A la récente montée des températures s'est adossée une large production d'articles étudiant les remèdes aux îlots de chaleur, zones où la température de surface ou de l’air est plus élevée en zone urbaine qu’en périphérie de la ville. Les grandes agglomérations prennent conscience de l’impact des modes d’urbanisation dans ce phénomène. Au delà des parcs et cours d'eau, et s'il était un espace sous-estimé : les cimetières ? Comment intégrer ces espaces très minéralisés dans les stratégies de rafraîchissement urbain ?

Avec la volonté de démontrer qu’un cimetière peut être un espace de nature, la ville de Niort inaugurait en 2014 un cimetière naturel: les arbres ont remplacé les monuments funéraires, de l’herbe a été plantée dans les allées et leur entretien se limite à une tonte une fois par mois. Labellisé « Refuge LPO » en 2018 pour la qualité de sa biodiversité, ce cimetière a probablement inspiré le futur espace funéraire écologique du cimetière d’Ivry qui appartient à la Ville de Paris. Ce dernier verra 1560m2 de sa surface aménagée « sous la forme d’un espace paysager, composé de prairies naturelles, et entretenu dans le respect de la biodiversité ».

Pour autant, la construction d’un crématorium au bord du Périphérique francilien à la Porte de la Villette montre que les cimetières naturels sont loin d’être la norme.
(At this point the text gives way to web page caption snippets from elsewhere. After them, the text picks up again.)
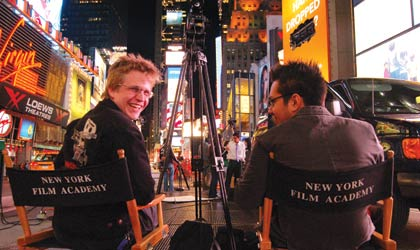 NYFA students sit in director chairs in Times Square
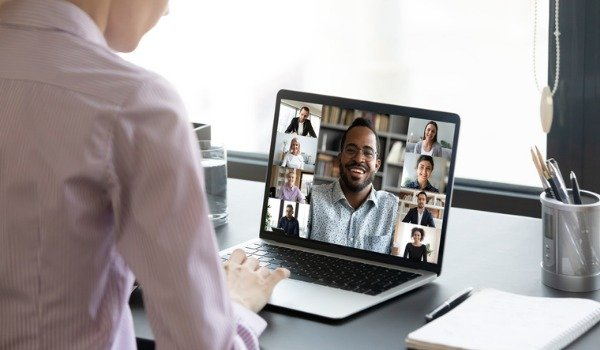 woman-worker-engaged-in-online-team-briefing-on-computer-picture-id1222279363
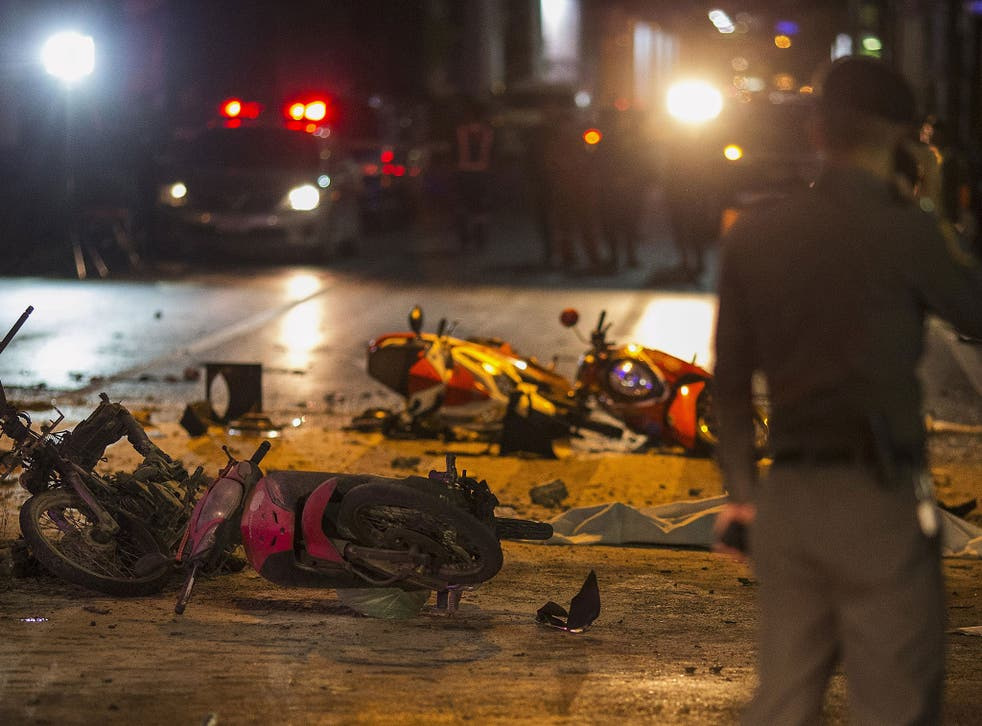 Debris and overturned motorcycles are strewn across the intersection across from the Erawan Shrine after an explosion in Bangkok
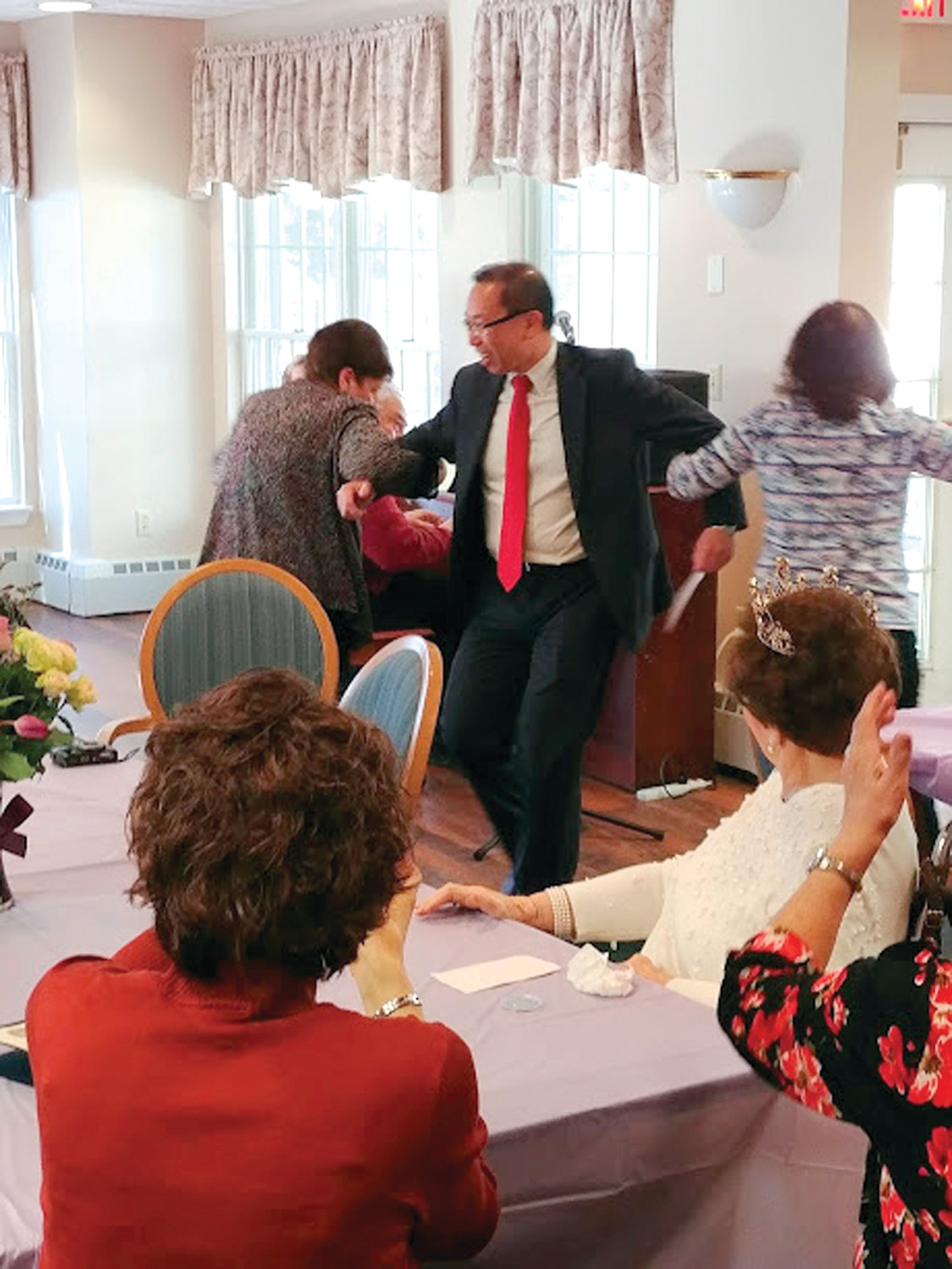CELEBRATING OLGA SUSI: Mayor Allan Fung takes part in the dancing, singing and celebrating at Susi's birthday party.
De la même façon, les constructions de cimetières verticaux au Brésil, en Israël, en Inde, en Chine ou encore au Japon, qui permettent de répondre aux enjeux de saturation des cimetières, alimentent le recours à une urbanisation minérale, faite de matériaux énergivores, des pratiques qui ne permettent pas d’enrayer les phénomènes d’îlots de chaleur en ville.

Il faudrait pouvoir réduire les surfaces minéralisées, en limitant le recours à l’asphalte et au béton, favoriser le retour du végétal et désimperméabiliser les sols de la ville pour permettre le retour de l’eau et la restauration de la biodiversité. Regardons alors du côté du cimetière intercommunal des Joncherolles (Seine-Saint-denis) dont l’APUR pointait l’intérêt des sols perméables, aux couleurs claires et en gazon, qui ne stockent pas la chaleur accumulée en journée et qui permettent de favoriser le développement de la biodiversité, d’alimenter le substrat nécessaire à la vie des végétaux et de contribuer à lutter contre les pics de chaleur estivale.